2. Diversité
des types de relations bancaires
La domination du banquier, assise sur un différentiel
d'expertise et de compréhension de la logique commerciale de la relation
établie, est progressivement remise en cause par l'acquisition de ces
éléments par une partie croissante de la population.
Détenues majoritairement par les clients ayant un niveau de capital
culturel, social ou économique élevé, ces «
compétences » permettent d'une part de faire jouer la concurrence
entre les enseignes en cas d'insatisfaction ou de difficultés à
se faire entendre et d'autre part, d'inverser potentiellement la
dissymétrie en utilisant la banque uniquement comme un prestataire de
services dépourvu de tout pouvoir de domination psychologique ou
culturel potentiel (par exemple, en couplant multibancarisation et utilisation
quasi-exclusive de la banque en ligne).
Toutefois, pour reprendre l'argumentation d'Hirschman (1982),
l'efficacité de ces prises de parole des clients est dépendante
de la crédibilité de leur menace de « défection
», et de l'importance qu'y accordent les banques car le départ des
clients aux ressources modestes ne provoque qu'un faible impact
économique. Cependant, eux non plus ne sont pas dépourvus de tout
pouvoir de négociation. Le corset organisationnel qui pèse sur
leur action, ainsi que la maîtrise croissante (bien que très
inégale) des nouvelles règles de l'univers bancaire
s'avèrent particulièrement déstabilisante pour les
banquiers.
À l'exception des relations dites de proximité
où les effets de la dissymétrie parviennent à être
maîtrisés, trois types de relations peuvent émerger et
nuire à l'établissement d'un copilotage de qualité : la
sujétion, l'instrumentalisation et le conflit (Guérin, 2000).
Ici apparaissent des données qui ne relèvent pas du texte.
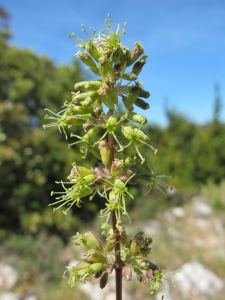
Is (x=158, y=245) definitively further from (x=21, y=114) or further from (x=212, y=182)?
(x=212, y=182)

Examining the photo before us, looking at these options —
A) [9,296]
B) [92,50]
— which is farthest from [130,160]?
[9,296]

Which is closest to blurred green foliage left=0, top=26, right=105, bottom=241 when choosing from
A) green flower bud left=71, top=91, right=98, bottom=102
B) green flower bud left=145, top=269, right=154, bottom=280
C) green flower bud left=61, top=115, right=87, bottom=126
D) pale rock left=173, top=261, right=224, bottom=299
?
pale rock left=173, top=261, right=224, bottom=299

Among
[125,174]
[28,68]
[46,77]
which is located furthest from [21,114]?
[125,174]

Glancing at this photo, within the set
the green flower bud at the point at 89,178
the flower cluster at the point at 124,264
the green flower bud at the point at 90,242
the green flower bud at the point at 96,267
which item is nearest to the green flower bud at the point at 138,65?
the green flower bud at the point at 89,178

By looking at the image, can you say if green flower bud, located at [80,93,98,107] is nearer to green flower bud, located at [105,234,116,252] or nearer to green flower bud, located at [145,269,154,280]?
green flower bud, located at [105,234,116,252]

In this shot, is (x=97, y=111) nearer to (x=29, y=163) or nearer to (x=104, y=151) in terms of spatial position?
(x=104, y=151)

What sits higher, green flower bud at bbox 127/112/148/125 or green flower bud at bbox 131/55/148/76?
green flower bud at bbox 131/55/148/76
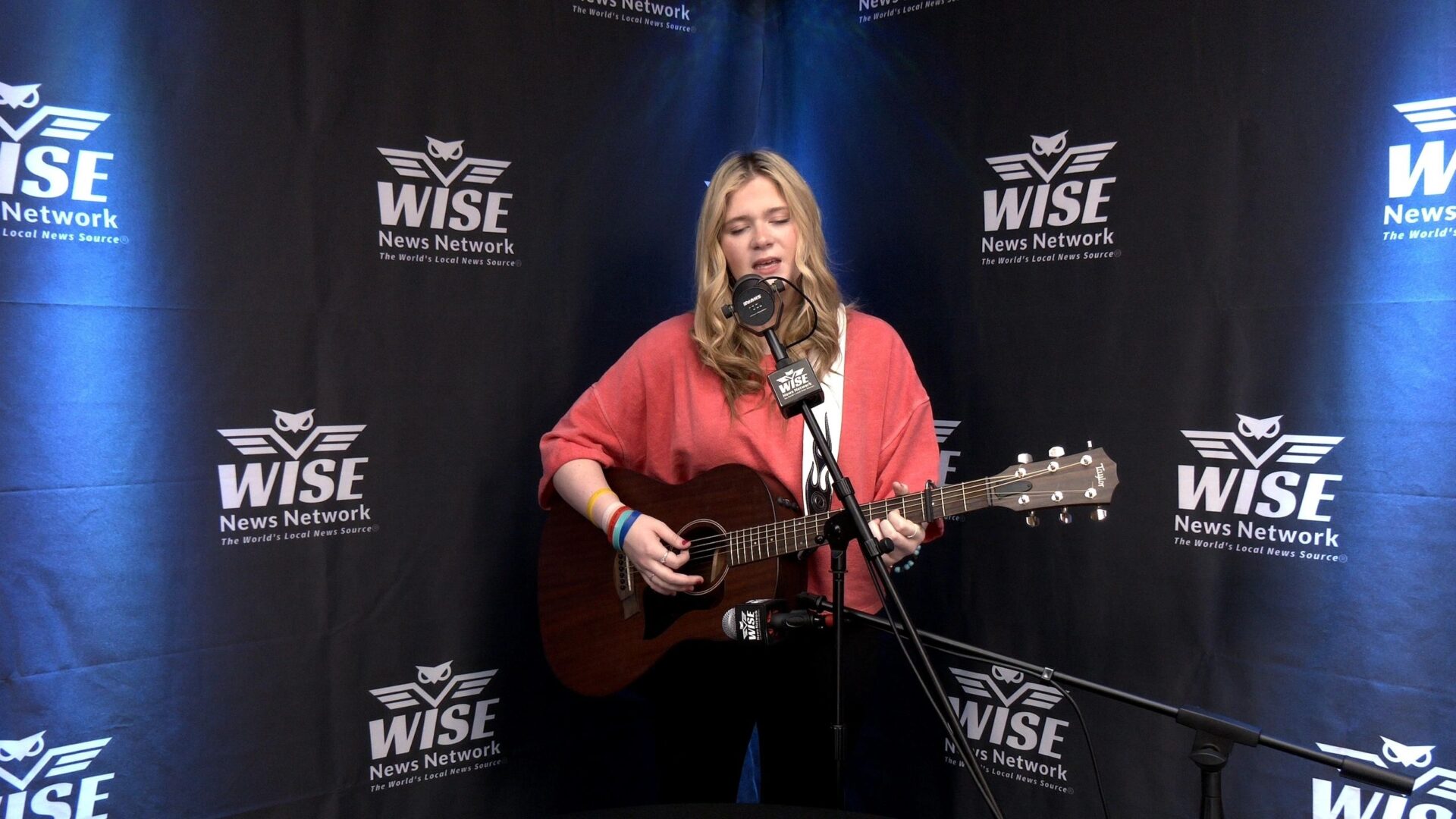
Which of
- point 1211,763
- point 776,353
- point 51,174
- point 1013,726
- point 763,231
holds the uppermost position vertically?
point 51,174

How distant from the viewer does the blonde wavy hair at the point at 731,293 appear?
219 centimetres

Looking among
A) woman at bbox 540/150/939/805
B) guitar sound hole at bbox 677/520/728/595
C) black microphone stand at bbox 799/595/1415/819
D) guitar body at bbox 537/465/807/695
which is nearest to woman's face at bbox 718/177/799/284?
woman at bbox 540/150/939/805

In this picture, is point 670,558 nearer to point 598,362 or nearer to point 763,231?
point 763,231

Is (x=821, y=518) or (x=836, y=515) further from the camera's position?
(x=821, y=518)

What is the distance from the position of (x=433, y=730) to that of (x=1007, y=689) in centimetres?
151

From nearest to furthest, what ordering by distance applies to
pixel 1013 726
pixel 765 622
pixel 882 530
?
pixel 765 622, pixel 882 530, pixel 1013 726

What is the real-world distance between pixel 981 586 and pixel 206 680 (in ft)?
6.29

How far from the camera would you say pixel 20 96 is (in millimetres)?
2082

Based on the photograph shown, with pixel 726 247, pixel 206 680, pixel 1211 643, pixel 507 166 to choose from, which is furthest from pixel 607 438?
pixel 1211 643

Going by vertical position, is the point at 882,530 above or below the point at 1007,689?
above

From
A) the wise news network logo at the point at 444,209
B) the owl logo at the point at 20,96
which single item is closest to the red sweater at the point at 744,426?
the wise news network logo at the point at 444,209

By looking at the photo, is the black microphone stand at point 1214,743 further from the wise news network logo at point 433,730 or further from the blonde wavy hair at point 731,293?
the wise news network logo at point 433,730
Dans le premier cas, le client dominé par le banquier
se soumet à son autorité à la fois parce qu'il ne peut la
contester, mais également par déférence devant une
institution redoutée. L'absence de confiance dans ce type de relation
peut induire des comportements inadaptés. Dans le deuxième cas,
le client renonce à utiliser les services qu'il estime risqués,
par exemple en retirant l'intégralité de ses ressources de son
compte bancaire dès leur versement, maîtrisant mieux la gestion en
espèce. Cette auto-exclusion peut ressembler en partie aux pratiques de
clients autonomes qui cherchent à se soustraire à l'imposition
des normes et autres jugements moraux issus du monde bancaire. Cependant, ces
derniers choisissent ce fonctionnement qu'ils maîtrisent, alors que les
précédents s'auto-excluent pour éviter des risques et
coûts plus grands encore. Enfin, le dernier type de relation
décrit des clients qui veulent se faire entendre par leur banque sans
nécessairement disposer des préalables nécessaires
à la réussite de leur démarche (principalement
l'intérêt commercial). Ces manques se traduiront le plus souvent
par l'inefficacité des démarches et leur transformation en
revendication agressive empêchant, si cela était encore possible,
tout dialogue.
La prestation de services bancaires, qui met en
présence un client et un expert est fondamentalement
dissymétrique. Cependant, la recherche accrue de rentabilité nuit
au copilotage lorsque les clients ont des profils peu recherchés par les
banques. Cela se traduit alors par des types de relation qui nuisent aux
intérêts de l'une ou l'autre des parties (plus souvent le client)
quand ce n'est pas aux deux. Ce sont précisément ces
difficultés qui alimentent le processus d'exclusion bancaire.